Rows of spatial question data

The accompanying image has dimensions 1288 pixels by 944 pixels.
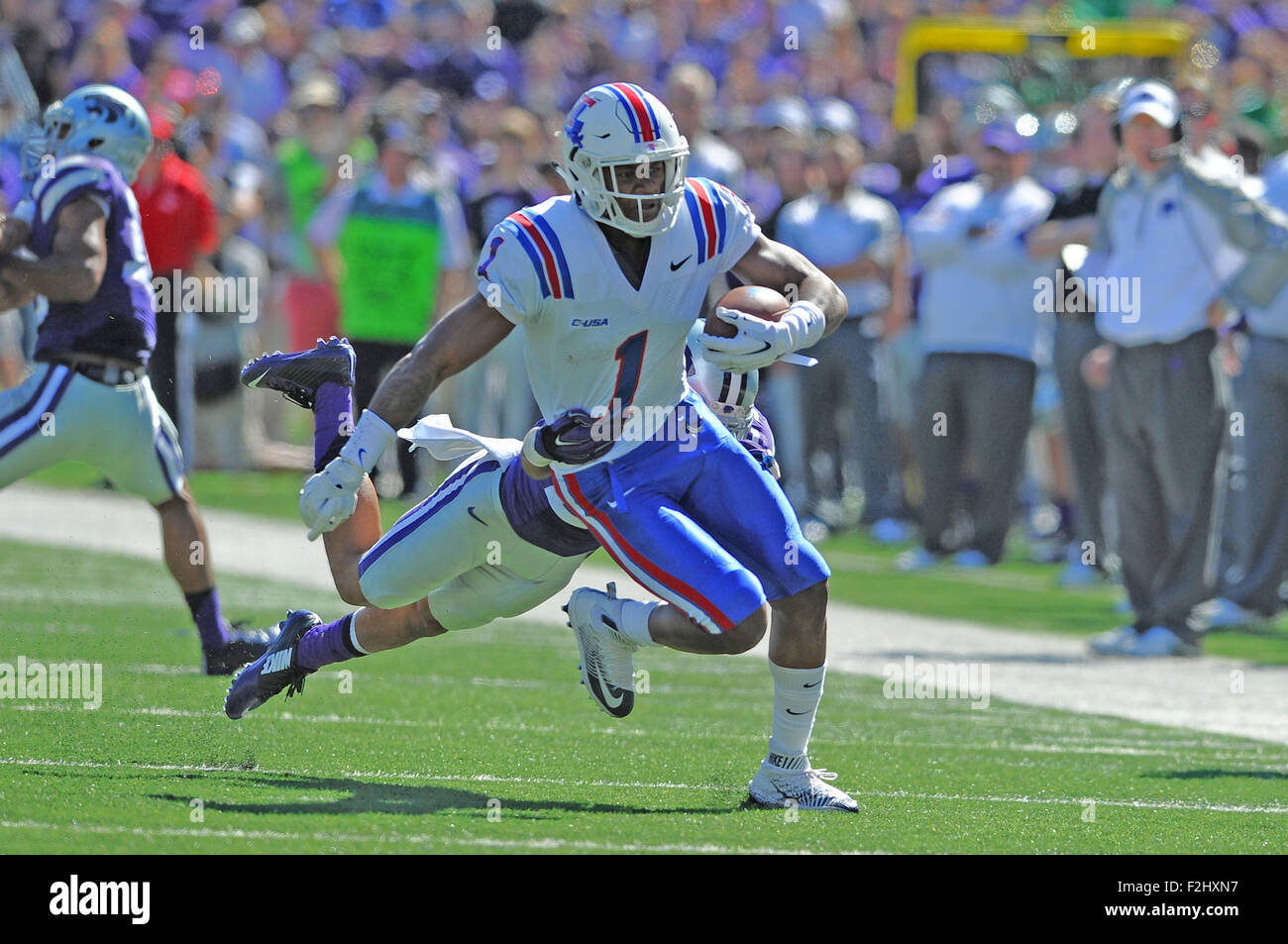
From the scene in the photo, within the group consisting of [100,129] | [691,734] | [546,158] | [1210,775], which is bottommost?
[1210,775]

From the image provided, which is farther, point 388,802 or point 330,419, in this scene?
point 330,419

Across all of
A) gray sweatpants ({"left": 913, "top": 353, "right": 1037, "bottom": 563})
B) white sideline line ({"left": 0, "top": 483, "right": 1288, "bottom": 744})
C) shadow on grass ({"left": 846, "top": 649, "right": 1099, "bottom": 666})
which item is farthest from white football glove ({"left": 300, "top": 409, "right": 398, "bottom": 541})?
gray sweatpants ({"left": 913, "top": 353, "right": 1037, "bottom": 563})

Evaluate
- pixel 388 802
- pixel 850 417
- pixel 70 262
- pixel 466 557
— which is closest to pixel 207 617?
pixel 70 262

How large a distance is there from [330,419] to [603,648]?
1.21 meters

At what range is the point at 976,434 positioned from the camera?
1334cm

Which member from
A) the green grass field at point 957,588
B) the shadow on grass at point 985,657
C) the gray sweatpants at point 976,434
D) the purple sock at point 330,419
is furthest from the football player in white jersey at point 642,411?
the gray sweatpants at point 976,434

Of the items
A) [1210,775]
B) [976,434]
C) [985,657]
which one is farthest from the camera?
[976,434]

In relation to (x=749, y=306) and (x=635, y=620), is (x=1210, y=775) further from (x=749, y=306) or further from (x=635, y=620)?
(x=749, y=306)

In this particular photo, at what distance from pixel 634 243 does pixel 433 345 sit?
625 mm

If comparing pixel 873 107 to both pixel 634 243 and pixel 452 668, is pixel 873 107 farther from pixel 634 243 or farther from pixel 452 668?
pixel 634 243

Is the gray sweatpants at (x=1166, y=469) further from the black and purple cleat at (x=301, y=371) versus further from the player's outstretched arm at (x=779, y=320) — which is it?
the black and purple cleat at (x=301, y=371)

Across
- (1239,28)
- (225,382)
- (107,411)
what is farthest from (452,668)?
(1239,28)

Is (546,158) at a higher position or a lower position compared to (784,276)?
higher

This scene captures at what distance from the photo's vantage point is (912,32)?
19.1 meters
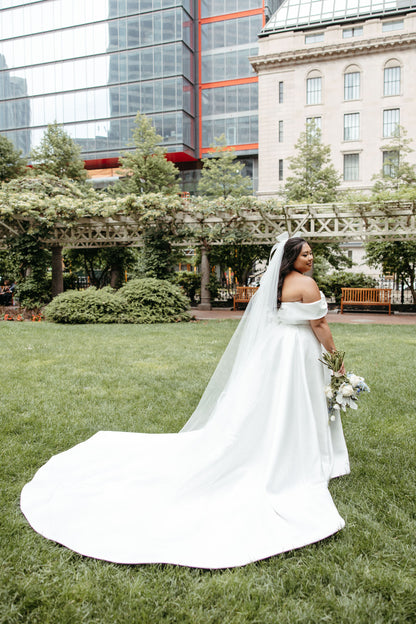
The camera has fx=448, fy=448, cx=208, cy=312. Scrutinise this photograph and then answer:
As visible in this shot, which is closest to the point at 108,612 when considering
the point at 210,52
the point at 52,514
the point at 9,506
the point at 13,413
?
the point at 52,514

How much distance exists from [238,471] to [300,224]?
15.6m

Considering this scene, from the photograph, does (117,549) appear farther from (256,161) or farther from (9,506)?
(256,161)

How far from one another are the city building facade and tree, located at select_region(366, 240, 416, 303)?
21.5 meters

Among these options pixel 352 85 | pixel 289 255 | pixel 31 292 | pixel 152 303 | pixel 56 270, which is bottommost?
pixel 152 303

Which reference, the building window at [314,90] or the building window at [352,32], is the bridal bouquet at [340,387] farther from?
the building window at [352,32]

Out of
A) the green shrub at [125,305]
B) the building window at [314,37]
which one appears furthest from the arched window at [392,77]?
the green shrub at [125,305]

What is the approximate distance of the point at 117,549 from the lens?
2775mm

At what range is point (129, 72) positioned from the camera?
46031mm

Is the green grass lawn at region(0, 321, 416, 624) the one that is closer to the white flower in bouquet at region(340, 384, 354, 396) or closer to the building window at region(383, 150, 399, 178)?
the white flower in bouquet at region(340, 384, 354, 396)

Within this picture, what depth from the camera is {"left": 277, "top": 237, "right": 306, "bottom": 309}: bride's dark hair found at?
12.3ft

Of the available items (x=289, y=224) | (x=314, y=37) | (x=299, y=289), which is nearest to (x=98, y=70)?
(x=314, y=37)

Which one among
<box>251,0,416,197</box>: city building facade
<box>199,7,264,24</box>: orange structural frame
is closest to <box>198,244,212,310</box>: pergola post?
<box>251,0,416,197</box>: city building facade

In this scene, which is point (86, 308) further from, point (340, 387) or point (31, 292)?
point (340, 387)

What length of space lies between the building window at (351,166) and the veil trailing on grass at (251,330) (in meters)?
43.4
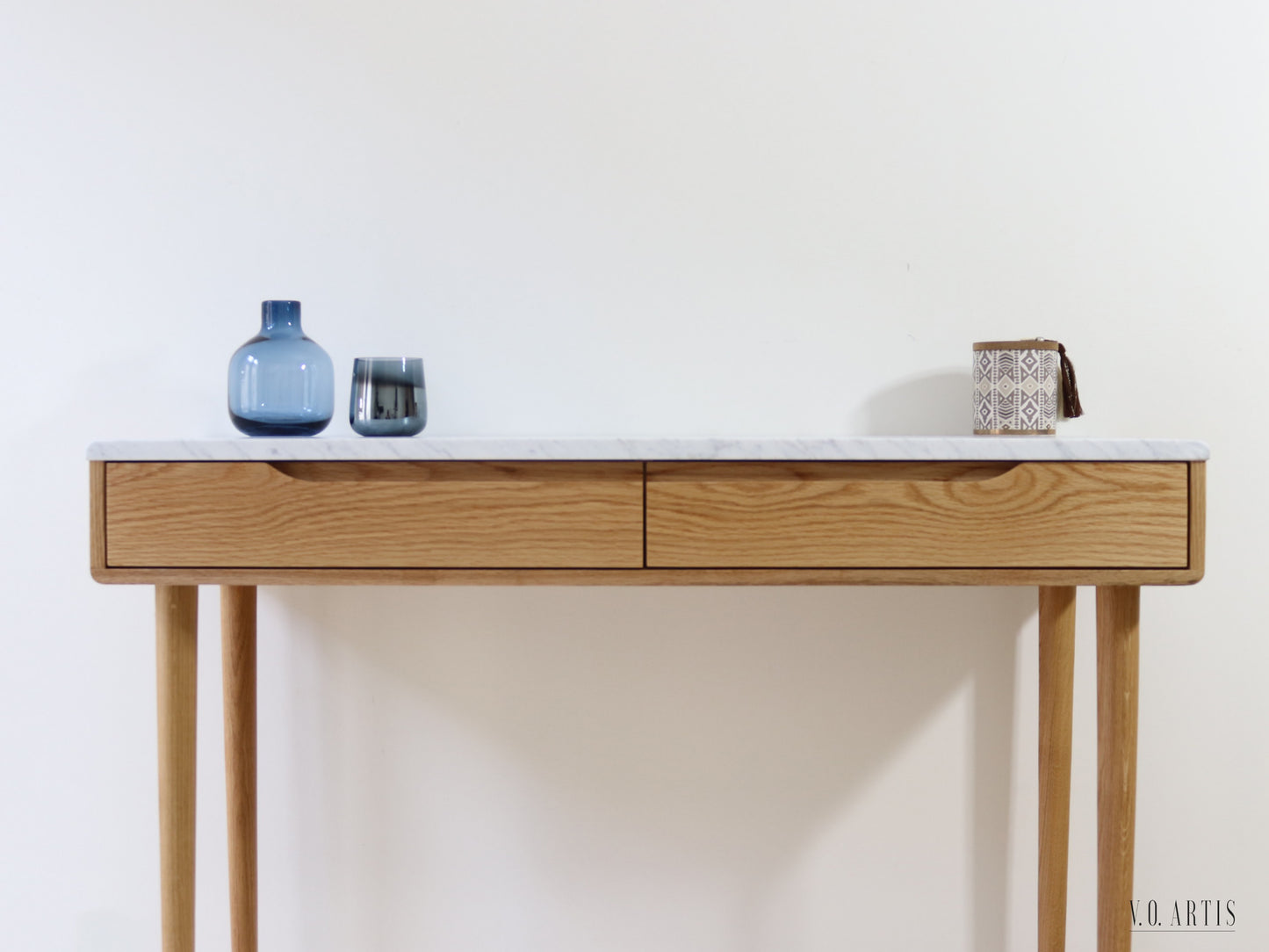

**YOUR OBJECTIVE**
Turn every line of the items above into a JSON list of strings, one string per line, skipping blank lines. Leave the pictures out.

**FULL RESPONSE**
[
  "The accompanying image has dimensions 1288 pixels by 944 pixels.",
  "From the scene in the photo, within the group consisting of [100,129] | [691,734] | [546,158] | [1210,775], which is bottommost?",
  "[1210,775]",
  "From the image provided, which is farther, point 388,802 or point 330,419, in this scene?",
  "point 330,419",
  "Across all of",
  "A) gray sweatpants ({\"left\": 913, \"top\": 353, \"right\": 1037, \"bottom\": 563})",
  "B) white sideline line ({\"left\": 0, \"top\": 483, \"right\": 1288, \"bottom\": 744})",
  "C) shadow on grass ({\"left\": 846, \"top\": 649, \"right\": 1099, \"bottom\": 666})",
  "which item is farthest from white football glove ({\"left\": 300, \"top\": 409, \"right\": 398, \"bottom\": 541})?",
  "gray sweatpants ({\"left\": 913, \"top\": 353, \"right\": 1037, \"bottom\": 563})",
  "Evaluate",
  "- pixel 388 802",
  "- pixel 850 417",
  "- pixel 70 262",
  "- pixel 466 557",
  "— which is closest to pixel 207 617?",
  "pixel 70 262",
  "How large a distance is there from [330,419] to [603,648]?",
  "1.21 meters",
  "At what range is the point at 976,434 positioned from the camera?",
  "1334cm",
  "Which member from",
  "A) the green grass field at point 957,588",
  "B) the shadow on grass at point 985,657",
  "C) the gray sweatpants at point 976,434",
  "D) the purple sock at point 330,419",
  "is furthest from the football player in white jersey at point 642,411?",
  "the gray sweatpants at point 976,434",
  "Of the items",
  "A) [1210,775]",
  "B) [976,434]",
  "C) [985,657]",
  "which one is farthest from the camera?",
  "[976,434]",
  "In relation to (x=749, y=306) and (x=635, y=620), is (x=1210, y=775) further from (x=749, y=306) or further from (x=635, y=620)?",
  "(x=749, y=306)",
  "In this particular photo, at what distance from pixel 634 243 does pixel 433 345 sit?",
  "625 mm",
  "If comparing pixel 873 107 to both pixel 634 243 and pixel 452 668, is pixel 873 107 farther from pixel 634 243 or farther from pixel 452 668?",
  "pixel 634 243",
  "Is the gray sweatpants at (x=1166, y=469) further from the black and purple cleat at (x=301, y=371) versus further from the player's outstretched arm at (x=779, y=320) — which is it?",
  "the black and purple cleat at (x=301, y=371)",
  "Across",
  "- (1239,28)",
  "- (225,382)",
  "- (107,411)",
  "what is farthest from (452,668)?",
  "(1239,28)",
  "Is (546,158) at a higher position or a lower position compared to (784,276)?",
  "higher",
  "This scene captures at what distance from the photo's vantage point is (912,32)?",
  "19.1 meters",
  "The camera has fx=448, fy=448, cx=208, cy=312. Scrutinise this photograph and then answer:",
  "As visible in this shot, which is closest to the point at 108,612 when considering",
  "the point at 210,52",
  "the point at 52,514",
  "the point at 9,506",
  "the point at 13,413",
  "?",
  "the point at 52,514",
  "How much distance exists from [238,471] to [300,224]?",
  "15.6m",
  "Considering this scene, from the photograph, does (117,549) appear farther from (256,161) or farther from (9,506)?",
  "(256,161)",
  "How far from one another are the city building facade and tree, located at select_region(366, 240, 416, 303)?",
  "21.5 meters",
  "Among these options pixel 352 85 | pixel 289 255 | pixel 31 292 | pixel 152 303 | pixel 56 270, which is bottommost?",
  "pixel 152 303",
  "Which reference, the building window at [314,90] or the building window at [352,32], is the bridal bouquet at [340,387] farther from?",
  "the building window at [352,32]",
  "Out of",
  "A) the green shrub at [125,305]",
  "B) the building window at [314,37]",
  "which one appears furthest from the arched window at [392,77]?",
  "the green shrub at [125,305]",
  "What is the approximate distance of the point at 117,549 from the lens?",
  "2775mm",
  "At what range is point (129, 72) positioned from the camera?",
  "46031mm",
  "Is the green grass lawn at region(0, 321, 416, 624) the one that is closer to the white flower in bouquet at region(340, 384, 354, 396) or closer to the building window at region(383, 150, 399, 178)?",
  "the white flower in bouquet at region(340, 384, 354, 396)",
  "Within this picture, what depth from the camera is {\"left\": 277, \"top\": 237, \"right\": 306, \"bottom\": 309}: bride's dark hair found at?",
  "12.3ft",
  "Of the available items (x=289, y=224) | (x=314, y=37) | (x=299, y=289), which is nearest to (x=98, y=70)?",
  "(x=314, y=37)",
  "Which one among",
  "<box>251,0,416,197</box>: city building facade",
  "<box>199,7,264,24</box>: orange structural frame",
  "is closest to <box>198,244,212,310</box>: pergola post?",
  "<box>251,0,416,197</box>: city building facade",
  "In this scene, which is point (86, 308) further from, point (340, 387) or point (31, 292)?",
  "point (340, 387)",
  "What length of space lies between the building window at (351,166) and the veil trailing on grass at (251,330) (in meters)?",
  "43.4"
]